Kanadalı Katolik piskoposlar, 1831-1996 yılları arasında on binlerce Kanadalı yerli çocuğunun kültürel asimilasyona tâbi tutulduğu, şiddet ve cinsel istismara uğradığı Katolik yatılı okullar için özür diledi: “Biz Kanadalı Katolik piskoposlar olarak yerli halkların bugün dahi devam eden travmalarına sebep olan tarihi acıların ve zorlukların mirasını kederle üstleniyoruz…” Vatikan ve Papa ise okullardaki rolleri için özür dilememekte ısrar ediyor.
Abdulrauf, Yusuf, Abdullah iki yıldır Erzurum’da yaşıyor. Erzurum’un batısını hiç görmemişler. Amaçları Avrupa’ya gitmek için kaçakçılara para biriktirmek... İki yıldır Sultangazi’de yaşayan ve tekstil atölyelerinde çalışan Arif ve Abdülaziz İstanbul’da Sultangazi dışında bir yer görmemiş. Günde 12 saat çalışıyorlar, yegâne sosyal etkinlikleri parkta oturmak. 45 gündür yolda olan Aliağa, Saidağa ve Hafez akraba. 45 günde Patnos’a varmışlar. Şimdi hedefleri Tokat. Çünkü orada akrabaları var. Otobüs bileti alamadıkları için tek çareleri yürümek, fakat Tokat’a kaç kilometre kaldığını bilmiyorlar. Onlar yürürken Taliban iktidara geldi. Haberi alınca “İyi ki kaçmışız” demişler.
7 milyonu da aştık ve dünyada 6. sıradayız. Dünyanın en güçlü, en kalabalık nüfuslu ülkeleriyle yarışıyoruz.
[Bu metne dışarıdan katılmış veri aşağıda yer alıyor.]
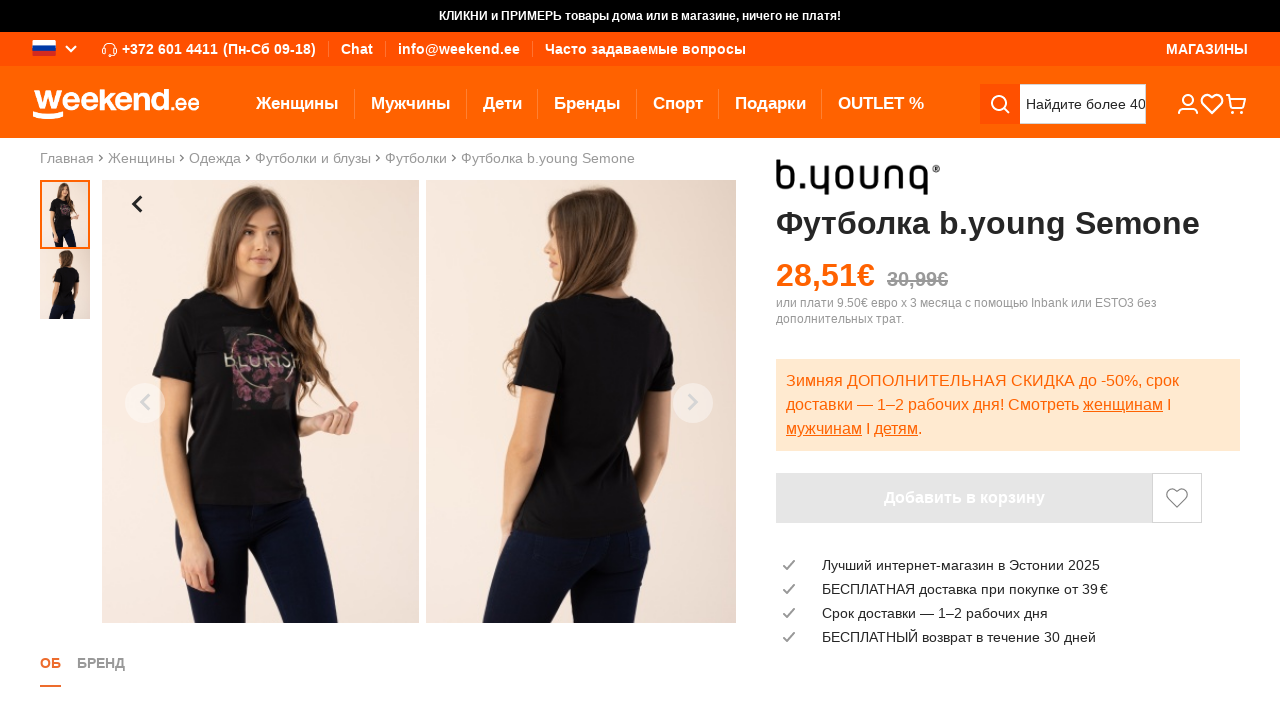

--- FILE ---
content_type: image/svg+xml
request_url: https://www.weekend.ee/static/version1768281276140/frontend/scandipwa/scandipwa/en_US/Magento_Theme/static/media/checkmark.svg
body_size: -150
content:
<svg width="12" height="10" viewBox="0 0 12 10" fill="none" xmlns="http://www.w3.org/2000/svg">
 <path fill-rule="evenodd" clip-rule="evenodd" d="M3.91006 7.49585L1.7071 5.29291C1.31658 4.90239 0.683416 4.90239 0.292893 5.29291C-0.0976309 5.68343 -0.0976309 6.3166 0.292893 6.70712L3.29288 9.70709C3.7168 10.131 4.4159 10.0892 4.7863 9.61781L11.7863 1.61786C12.1275 1.18359 12.0521 0.554936 11.6178 0.213723C11.1835 -0.127489 10.5549 -0.0520504 10.2136 0.38222L3.91006 7.49585Z" fill="#999999"/>
</svg>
Türke mahsus bir tevazuyla susarken, aslında lider ülke olma yolunda devâsâ başarılara imza atıyoruz. Yeni ve âdil bir dünya düzeninde yerimizi şimdiden, bileğimizin hakkıyla alıyoruz.
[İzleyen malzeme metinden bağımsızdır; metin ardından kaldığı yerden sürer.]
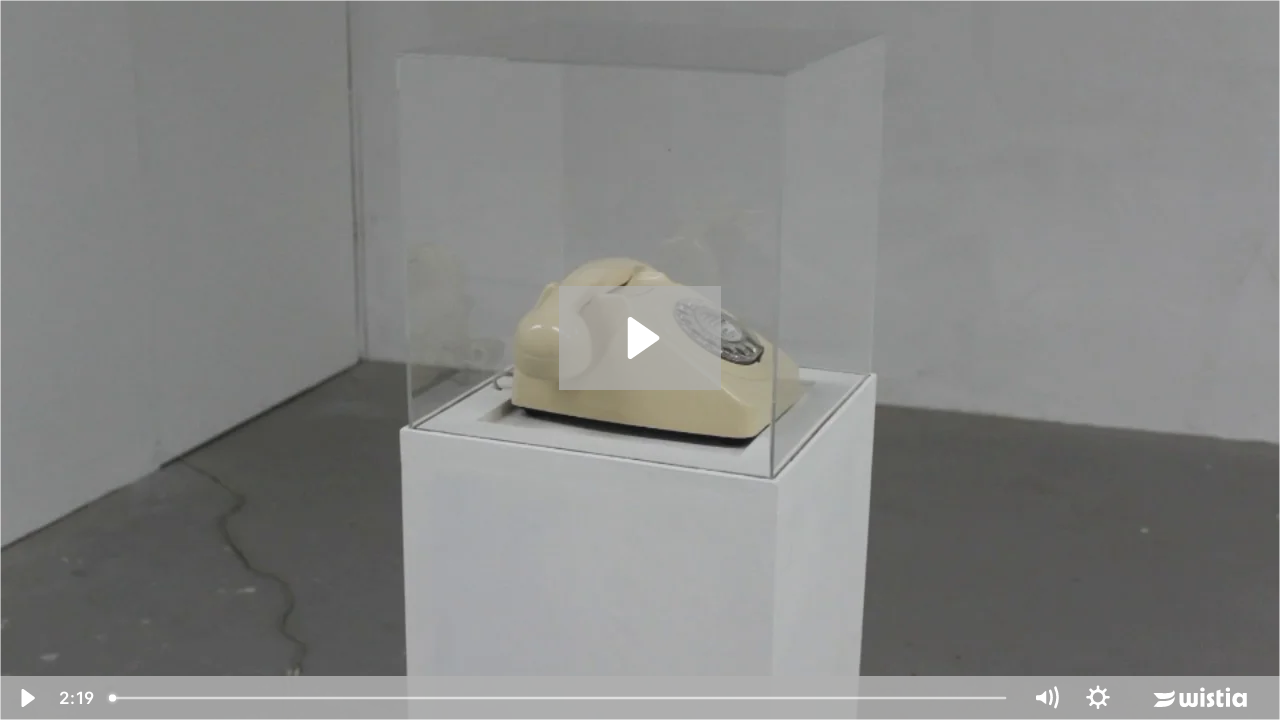

--- FILE ---
content_type: text/html; charset=utf-8
request_url: http://fast.wistia.net/embed/iframe/in9u7vr832?endVideoBehavior=loop&fullscreenButton=false&playerColor=B0B0B0&version=v1&videoHeight=360&videoWidth=640
body_size: 2435
content:
<!DOCTYPE html>
<html>
<head>
<meta content='width=device-width, user-scalable=no' name='viewport'>
<meta content='noindex' name='robots'>
<meta content='noindex,indexifembedded' name='googlebot'>
<title>phone</title>
<link rel="alternate" type="application/json+oembed" href="https://fast.wistia.com/oembed.json?url=https%3A%2F%2Ffast.wistia.com%2Fembed%2Fiframe%2Fin9u7vr832%3Faction%3Dshow%26controller%3Dembed%252Fiframe%26endVideoBehavior%3Dloop%26fullscreenButton%3Dfalse%26id%3Din9u7vr832%26pageUrl%3D%26playerColor%3DB0B0B0%26version%3Dv1" title="phone" />
<meta name="twitter:card" content="player" />
<meta name="twitter:site" content="@wistia" />
<meta name="twitter:title" content="phone" />
<meta name="twitter:url" content="https://fast.wistia.net/embed/iframe/in9u7vr832?endVideoBehavior=loop&fullscreenButton=false&id=in9u7vr832&playerColor=B0B0B0&twitter=true&version=v1" />
<meta name="twitter:description" content="2 min 19 sec video" />
<meta name="twitter:image" content="https://embed-ssl.wistia.com/deliveries/160627642c0510ee2e513b694342ff92345fe42a/file.jpg" />
<meta name="twitter:player" content="https://fast.wistia.net/embed/iframe/in9u7vr832?endVideoBehavior=loop&fullscreenButton=false&id=in9u7vr832&playerColor=B0B0B0&twitter=true&version=v1" />
<meta name="twitter:player:width" content="435" />
<meta name="twitter:player:height" content="245" />

<script>
  window._inWistiaIframe = true;
</script>
<style>
  html, body {margin:0;padding:0;overflow:hidden;height:100%;}
  object {border:0;}
  #wistia_video,.wistia_embed {height:100%;width:100%;}
</style>
</head>
<body>
<script>
  function addWindowListener (type, callback) {
    if (window.addEventListener) {
      window.addEventListener(type, callback, false);
    } else if (window.attachEvent) {
      window.attachEvent('on' + type, callback);
    }
  }
  
  window.wistiaPostMessageQueue = [];
  addWindowListener('message', function (event) {
    if (!window._wistiaHasInitialized) {
      wistiaPostMessageQueue.push(event);
    }
  });
</script>
<link as='script' crossorigin='anonymous' href='//fast.wistia.net/assets/external/insideIframe.js' rel='modulepreload'>
<script async src='//fast.wistia.net/assets/external/E-v1.js'></script>
<div class='wistia_embed' id='wistia_video'></div>
<script>
  const swatchPreference =  true;
  if (swatchPreference) {
    document.getElementById('wistia_video').innerHTML = '<div class="wistia_swatch" style="height:100%;left:0;opacity:0;overflow:hidden;position:absolute;top:0;transition:opacity 200ms;width:100%;"><img src="https://fast.wistia.net/embed/medias/in9u7vr832/swatch" style="filter:blur(5px);height:100%;object-fit:contain;width:100%;" alt="" aria-hidden="true" onload="this.parentNode.style.opacity=1;" /></div>';
  }
</script>
<script>
  window._wq = window._wq || [];
  window._wq.push(function (W) {
    W.iframeInit({"accountId":126785,"accountKey":"wistia-production_126785","analyticsHost":"https://distillery.wistia.net","formsHost":"https://app.wistia.com","formEventsApi":"/form-stream/1.0.0","aspectRatio":1.7777777777777777,"assets":[{"is_enhanced":false,"type":"original","slug":"original","display_name":"Original File","details":{},"width":1248,"height":702,"ext":"mov","size":87395190,"bitrate":4912,"public":true,"status":2,"progress":1.0,"url":"http://embed.wistia.com/deliveries/b99ecbab2d243ad699094912d60de1de9e537443.bin","created_at":1390416636},{"is_enhanced":false,"type":"md_mp4_video","slug":"mp4_h264_1307k","display_name":"540p","details":{},"container":"mp4","codec":"h264","width":960,"height":540,"ext":"mp4","size":23261269,"bitrate":1307,"public":true,"status":2,"progress":1.0,"url":"http://embed.wistia.com/deliveries/1cf99e6ff32309164c806f9f0b6b6c38cc5f2193.bin","created_at":1390416637,"opt_vbitrate":1200},{"is_enhanced":false,"type":"hd_mp4_video","slug":"mp4_h264_2588k","display_name":"720p","details":{},"container":"mp4","codec":"h264","width":1280,"height":720,"ext":"mp4","size":46057954,"bitrate":2588,"public":true,"status":2,"progress":1.0,"url":"http://embed.wistia.com/deliveries/6c38d9dba0372f242d8d20985c6b02725d0062a7.bin","created_at":1390416637,"opt_vbitrate":2500},{"is_enhanced":false,"type":"iphone_video","slug":"mp4_h264_993k","display_name":"360p","details":{},"container":"mp4","codec":"h264","width":640,"height":360,"ext":"mp4","size":17681667,"bitrate":993,"public":true,"status":2,"progress":1.0,"url":"http://embed.wistia.com/deliveries/ad8bd843b3fcc01611834376f89af08d195dc951.bin","created_at":1390416637,"opt_vbitrate":800},{"is_enhanced":false,"type":"still_image","slug":"still_image_1280x720","display_name":"Thumbnail Image","details":{},"width":1280,"height":720,"ext":"jpg","size":64665,"bitrate":0,"public":true,"status":2,"progress":1.0,"url":"http://embed.wistia.com/deliveries/160627642c0510ee2e513b694342ff92345fe42a.bin","created_at":1390416637}],"branding":true,"createdAt":1390416636,"distilleryUrl":"https://distillery.wistia.com/x","duration":139.0,"enableCustomerLogo":false,"firstEmbedForAccount":false,"firstShareForAccount":false,"availableTranscripts":[],"hashedId":"in9u7vr832","mediaId":5674767,"mediaKey":"wistia-production_5674767","mediaType":"Video","name":"phone","preloadPreference":null,"progress":1.0,"protected":false,"projectId":599629,"seoDescription":"a video","showAbout":true,"status":2,"type":"Video","playableWithoutInstantHls":true,"stats":{"loadCount":411,"playCount":110,"uniqueLoadCount":365,"uniquePlayCount":101,"averageEngagement":0.272078},"trackingTransmitInterval":20,"liveStreamEventDetails":null,"integrations":{"google_analytics":true},"hls_enabled":false,"embed_options":{"opaqueControls":false,"playerColor":"7b796a","playerColorGradient":{"on":false,"colors":[["#7b796a",0],["#e1dfd0",1]]},"plugin":{},"volumeControl":"true","fullscreenButton":"true","controlsVisibleOnLoad":"true","bpbTime":"false","vulcan":"true","newRoundedIcons":true,"shouldShowCaptionsSettings":true},"embedOptions":{"opaqueControls":false,"playerColor":"7b796a","playerColorGradient":{"on":false,"colors":[["#7b796a",0],["#e1dfd0",1]]},"plugin":{},"volumeControl":"true","fullscreenButton":"true","controlsVisibleOnLoad":"true","bpbTime":"false","vulcan":"true","newRoundedIcons":true,"shouldShowCaptionsSettings":true}}, {});
    window._wistiaHasInitialized = true;
  });
</script>
</body>
</html>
Guardian yazarı Ashley Abramson: “En az bir doz aşı olan Amerikalıların oranı, delta varyantının yayılmasıyla yavaş yavaş artıyor olsa da, bazıları aşı yaptırmama konusunda son derece kararlı. Aşı karşıtlığının sebepleri kişiden kişiye değişse de her örnekte görülen ortak bir özellik var: ateşli ahlaki ve ideolojik tartışmaların sevdiklerinizle aranızda yarattığı gerginlikler.”
Hayrettin Karaman, bazı Whatsapp gruplarına attığı “Dimyat’a pirince giderken evdeki bulgurdan olmayalım” mesajlarıyla iktidarı savununca, Karar yazarı Ahmet Taşgetiren “Kurtlanmış bulgurla yapılmış pilavı yer miydiniz?” diye sormuştu. Karaman’dan cevap geldi: “Yemeyince açlıktan öleceksem daha temizini buluncaya kadar yerdim. Hayatta kalınca da temizlemek için elimden geleni yapardım. Daha sağlam bir gemi bulmadan denizin ortasında çürümüş dedikleri ama kendilerini az çok değerleri ile taşıyan gemilerini batıranlar geçmişi, hâli ve geleceği hâmil olarak batarlar.”